To detect asthma, current diagnosis tools use the spirometer technique, which requires patients to blow as much air as possible, as hard as possible, through a flow-sensing device. According to Geoff Maksym, Director of the School of Biomedical Engineering at Dalhousie University, this is difficult for elderly patients, near impossible for young children and unconscious patients. If the procedure isn’t done correctly, there is an increased chance the device will misread, reducing the reliability of data and increasing the risk of misdiagnosis.
With expertise in asthma and strong connections to leaders in the medical device industry, Maksym set out to create a better tool for measuring airway function. Maksym and his team created the TremoFlo™ C-100, a small, hand-held device that pushes small waves of air into a patient’s mouth to determine how hard it is for the air to move in and out of the lungs as the patient breathes normally. Since the tool works with regular breathing, it can even be used on someone who is unconscious.

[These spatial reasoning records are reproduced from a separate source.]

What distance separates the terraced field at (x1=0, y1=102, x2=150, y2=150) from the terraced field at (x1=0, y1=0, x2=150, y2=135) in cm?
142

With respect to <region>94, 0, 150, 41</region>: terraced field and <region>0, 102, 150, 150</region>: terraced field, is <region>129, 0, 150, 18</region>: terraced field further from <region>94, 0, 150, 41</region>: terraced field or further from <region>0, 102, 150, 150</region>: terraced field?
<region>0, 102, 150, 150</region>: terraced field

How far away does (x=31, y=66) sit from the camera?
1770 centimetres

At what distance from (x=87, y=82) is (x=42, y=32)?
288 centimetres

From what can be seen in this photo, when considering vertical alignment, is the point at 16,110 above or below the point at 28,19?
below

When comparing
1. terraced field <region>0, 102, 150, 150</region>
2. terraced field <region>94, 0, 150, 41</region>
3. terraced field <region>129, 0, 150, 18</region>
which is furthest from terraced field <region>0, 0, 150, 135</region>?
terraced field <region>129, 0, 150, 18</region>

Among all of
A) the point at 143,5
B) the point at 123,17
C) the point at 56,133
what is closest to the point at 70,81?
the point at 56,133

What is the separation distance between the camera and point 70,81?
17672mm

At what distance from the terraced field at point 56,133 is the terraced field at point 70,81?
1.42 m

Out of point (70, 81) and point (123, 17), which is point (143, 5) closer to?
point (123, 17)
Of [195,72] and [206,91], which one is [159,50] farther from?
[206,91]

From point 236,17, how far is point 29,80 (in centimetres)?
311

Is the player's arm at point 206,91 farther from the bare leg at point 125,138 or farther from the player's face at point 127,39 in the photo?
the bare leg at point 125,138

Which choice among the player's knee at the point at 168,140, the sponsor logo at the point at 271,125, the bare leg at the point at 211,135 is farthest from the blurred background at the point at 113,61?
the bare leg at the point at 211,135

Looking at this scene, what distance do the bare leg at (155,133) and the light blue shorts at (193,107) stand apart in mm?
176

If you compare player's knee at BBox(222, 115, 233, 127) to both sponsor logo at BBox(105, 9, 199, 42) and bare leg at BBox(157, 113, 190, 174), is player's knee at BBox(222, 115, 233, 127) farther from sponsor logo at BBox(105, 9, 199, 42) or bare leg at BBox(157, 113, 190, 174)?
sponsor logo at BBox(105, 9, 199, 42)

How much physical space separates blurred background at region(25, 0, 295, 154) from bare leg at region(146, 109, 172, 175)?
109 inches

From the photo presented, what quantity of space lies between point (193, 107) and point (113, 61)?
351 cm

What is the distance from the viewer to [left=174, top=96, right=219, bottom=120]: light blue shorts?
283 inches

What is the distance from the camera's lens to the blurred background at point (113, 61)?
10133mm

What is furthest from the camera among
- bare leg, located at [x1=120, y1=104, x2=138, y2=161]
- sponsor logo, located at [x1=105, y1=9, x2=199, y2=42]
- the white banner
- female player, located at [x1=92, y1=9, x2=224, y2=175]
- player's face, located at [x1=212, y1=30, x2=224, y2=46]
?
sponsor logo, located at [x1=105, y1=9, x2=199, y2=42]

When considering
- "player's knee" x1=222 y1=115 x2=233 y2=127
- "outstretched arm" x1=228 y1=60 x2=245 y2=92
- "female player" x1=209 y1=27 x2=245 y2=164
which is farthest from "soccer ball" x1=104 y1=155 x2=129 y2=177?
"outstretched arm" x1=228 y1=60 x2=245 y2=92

Working with industry partners, Maksym help found Thorasys, a company that aims to bring the TremoFlo™ C-100 to market. The company also developed a novel method called Airwave Oscillometry™ to measure lung function without patient effort. The TremoFlo™ C-100 is the world’s first Airwave Oscillometry System (AOS™). Thorasys has received a financial boost of $500,000 from the Atlantic Canada Opportunities Agency to help commercialize its innovative device, and hopes to have a product ready for use in Canada, Europe and several other countries within three months, and in the United States before 2014.